== Segment start ==
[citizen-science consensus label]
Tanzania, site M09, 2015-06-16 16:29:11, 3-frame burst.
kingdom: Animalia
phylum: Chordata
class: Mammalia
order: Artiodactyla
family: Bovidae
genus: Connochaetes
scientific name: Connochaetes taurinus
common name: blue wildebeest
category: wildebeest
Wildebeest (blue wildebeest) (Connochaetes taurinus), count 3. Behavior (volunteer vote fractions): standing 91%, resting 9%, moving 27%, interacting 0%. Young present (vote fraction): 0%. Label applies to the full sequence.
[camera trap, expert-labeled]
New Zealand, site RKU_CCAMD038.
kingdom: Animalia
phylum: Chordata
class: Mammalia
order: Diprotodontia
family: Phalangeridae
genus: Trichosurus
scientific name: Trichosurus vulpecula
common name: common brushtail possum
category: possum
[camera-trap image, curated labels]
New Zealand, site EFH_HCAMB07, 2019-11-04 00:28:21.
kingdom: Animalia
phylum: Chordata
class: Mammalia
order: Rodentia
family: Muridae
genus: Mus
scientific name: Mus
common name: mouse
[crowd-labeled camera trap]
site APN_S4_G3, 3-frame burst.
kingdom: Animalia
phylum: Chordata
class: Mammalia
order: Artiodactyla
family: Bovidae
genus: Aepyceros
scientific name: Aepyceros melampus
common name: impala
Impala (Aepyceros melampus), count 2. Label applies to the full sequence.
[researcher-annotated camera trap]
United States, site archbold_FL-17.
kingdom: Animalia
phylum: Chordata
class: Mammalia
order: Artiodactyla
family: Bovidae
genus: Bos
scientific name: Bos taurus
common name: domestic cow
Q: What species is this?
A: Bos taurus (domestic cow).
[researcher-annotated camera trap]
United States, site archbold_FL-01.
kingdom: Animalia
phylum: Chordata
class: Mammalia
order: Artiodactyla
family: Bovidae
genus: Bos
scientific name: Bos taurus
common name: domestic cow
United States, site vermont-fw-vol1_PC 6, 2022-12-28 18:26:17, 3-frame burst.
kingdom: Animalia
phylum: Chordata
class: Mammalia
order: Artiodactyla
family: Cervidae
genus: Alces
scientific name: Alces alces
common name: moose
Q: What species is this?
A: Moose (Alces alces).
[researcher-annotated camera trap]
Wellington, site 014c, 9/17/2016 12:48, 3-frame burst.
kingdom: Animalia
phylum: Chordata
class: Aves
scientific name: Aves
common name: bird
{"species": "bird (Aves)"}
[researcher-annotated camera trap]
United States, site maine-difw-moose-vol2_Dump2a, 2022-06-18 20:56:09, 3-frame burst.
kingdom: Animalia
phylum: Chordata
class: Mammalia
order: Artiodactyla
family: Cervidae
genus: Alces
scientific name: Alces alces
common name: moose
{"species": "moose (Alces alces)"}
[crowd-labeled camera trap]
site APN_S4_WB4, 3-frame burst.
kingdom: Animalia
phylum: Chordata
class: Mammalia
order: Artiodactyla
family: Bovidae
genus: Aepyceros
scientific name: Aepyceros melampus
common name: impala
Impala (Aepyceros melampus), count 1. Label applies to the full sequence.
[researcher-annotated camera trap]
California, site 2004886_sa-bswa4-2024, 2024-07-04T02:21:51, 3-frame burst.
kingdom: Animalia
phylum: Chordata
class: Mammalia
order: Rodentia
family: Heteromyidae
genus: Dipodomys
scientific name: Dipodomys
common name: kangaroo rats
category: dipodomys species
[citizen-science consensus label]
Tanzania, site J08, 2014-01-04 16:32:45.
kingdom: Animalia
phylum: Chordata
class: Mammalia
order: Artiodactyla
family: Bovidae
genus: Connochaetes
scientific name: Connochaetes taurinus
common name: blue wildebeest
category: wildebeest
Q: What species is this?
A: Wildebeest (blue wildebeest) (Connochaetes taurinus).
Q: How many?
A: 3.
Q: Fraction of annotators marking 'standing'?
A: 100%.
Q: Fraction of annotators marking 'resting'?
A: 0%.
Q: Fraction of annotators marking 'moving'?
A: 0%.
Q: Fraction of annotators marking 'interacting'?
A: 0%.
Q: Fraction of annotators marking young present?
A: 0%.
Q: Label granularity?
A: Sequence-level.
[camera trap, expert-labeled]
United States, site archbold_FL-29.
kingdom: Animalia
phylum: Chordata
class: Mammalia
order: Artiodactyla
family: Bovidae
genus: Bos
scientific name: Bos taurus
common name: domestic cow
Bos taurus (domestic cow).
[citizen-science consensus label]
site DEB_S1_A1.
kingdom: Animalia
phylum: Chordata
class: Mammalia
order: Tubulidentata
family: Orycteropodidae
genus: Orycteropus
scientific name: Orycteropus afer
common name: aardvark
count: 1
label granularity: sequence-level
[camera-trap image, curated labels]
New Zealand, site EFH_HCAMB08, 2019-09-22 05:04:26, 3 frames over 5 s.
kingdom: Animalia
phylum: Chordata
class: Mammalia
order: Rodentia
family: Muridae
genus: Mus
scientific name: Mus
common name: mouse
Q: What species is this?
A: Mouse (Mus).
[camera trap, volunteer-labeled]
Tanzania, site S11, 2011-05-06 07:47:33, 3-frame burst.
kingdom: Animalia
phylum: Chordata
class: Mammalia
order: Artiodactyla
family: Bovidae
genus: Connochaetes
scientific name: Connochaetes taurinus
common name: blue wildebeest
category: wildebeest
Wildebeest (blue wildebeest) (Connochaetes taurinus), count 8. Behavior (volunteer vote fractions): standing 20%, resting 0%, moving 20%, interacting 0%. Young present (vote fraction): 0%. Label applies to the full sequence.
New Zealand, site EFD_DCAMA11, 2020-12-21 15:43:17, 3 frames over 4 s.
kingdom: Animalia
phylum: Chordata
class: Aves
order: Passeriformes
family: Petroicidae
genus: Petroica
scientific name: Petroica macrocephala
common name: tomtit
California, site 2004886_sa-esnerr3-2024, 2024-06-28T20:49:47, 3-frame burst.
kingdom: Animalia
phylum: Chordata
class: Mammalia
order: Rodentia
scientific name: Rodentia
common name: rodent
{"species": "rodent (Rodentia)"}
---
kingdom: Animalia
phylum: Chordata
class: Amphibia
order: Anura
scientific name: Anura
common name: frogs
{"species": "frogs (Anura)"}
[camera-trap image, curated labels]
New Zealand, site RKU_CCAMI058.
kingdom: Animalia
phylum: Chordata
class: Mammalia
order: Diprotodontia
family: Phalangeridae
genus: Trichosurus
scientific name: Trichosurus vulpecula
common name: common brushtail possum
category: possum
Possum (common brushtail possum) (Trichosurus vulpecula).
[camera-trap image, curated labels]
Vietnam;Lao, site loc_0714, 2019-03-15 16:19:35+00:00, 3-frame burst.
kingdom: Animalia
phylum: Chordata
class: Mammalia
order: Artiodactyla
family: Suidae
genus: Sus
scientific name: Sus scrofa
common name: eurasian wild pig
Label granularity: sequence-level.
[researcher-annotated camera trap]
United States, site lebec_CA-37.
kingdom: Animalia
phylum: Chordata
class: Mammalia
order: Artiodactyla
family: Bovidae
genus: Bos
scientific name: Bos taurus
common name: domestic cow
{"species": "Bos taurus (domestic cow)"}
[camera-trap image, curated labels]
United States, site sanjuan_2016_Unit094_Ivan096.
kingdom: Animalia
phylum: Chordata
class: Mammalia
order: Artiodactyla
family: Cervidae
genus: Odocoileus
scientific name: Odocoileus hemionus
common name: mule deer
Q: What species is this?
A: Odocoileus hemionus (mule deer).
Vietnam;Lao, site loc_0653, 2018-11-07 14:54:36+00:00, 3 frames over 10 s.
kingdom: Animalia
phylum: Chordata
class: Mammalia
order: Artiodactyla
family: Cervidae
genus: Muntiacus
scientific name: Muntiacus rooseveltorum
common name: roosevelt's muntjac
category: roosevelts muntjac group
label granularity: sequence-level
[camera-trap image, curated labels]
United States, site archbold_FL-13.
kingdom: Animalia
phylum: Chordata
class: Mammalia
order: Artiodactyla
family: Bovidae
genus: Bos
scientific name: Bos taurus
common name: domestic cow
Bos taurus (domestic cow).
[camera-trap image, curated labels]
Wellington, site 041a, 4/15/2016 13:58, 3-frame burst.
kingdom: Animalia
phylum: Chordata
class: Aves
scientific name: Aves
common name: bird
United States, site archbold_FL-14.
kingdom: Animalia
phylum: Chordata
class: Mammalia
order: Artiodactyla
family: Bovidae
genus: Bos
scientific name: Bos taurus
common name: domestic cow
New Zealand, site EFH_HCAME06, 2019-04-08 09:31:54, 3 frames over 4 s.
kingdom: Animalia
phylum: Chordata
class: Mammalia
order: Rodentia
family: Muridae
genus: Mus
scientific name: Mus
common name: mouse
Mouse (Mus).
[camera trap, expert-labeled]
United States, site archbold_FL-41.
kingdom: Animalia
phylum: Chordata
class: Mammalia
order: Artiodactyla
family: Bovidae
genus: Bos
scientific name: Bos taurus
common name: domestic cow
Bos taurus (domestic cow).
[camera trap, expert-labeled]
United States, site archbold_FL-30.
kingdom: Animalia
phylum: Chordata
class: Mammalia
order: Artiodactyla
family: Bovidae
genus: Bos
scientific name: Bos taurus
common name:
== Segment end ==
- **TASK STATEMENT**:
Copy all lines from the entries that contain the word "Vietnam".

- **ANSWER SECTION**:
Vietnam;Lao, site loc_0714, 2019-03-15 16:19:35+00:00, 3-frame burst.
Vietnam;Lao, site loc_0653, 2018-11-07 14:54:36+00:00, 3 frames over 10 s.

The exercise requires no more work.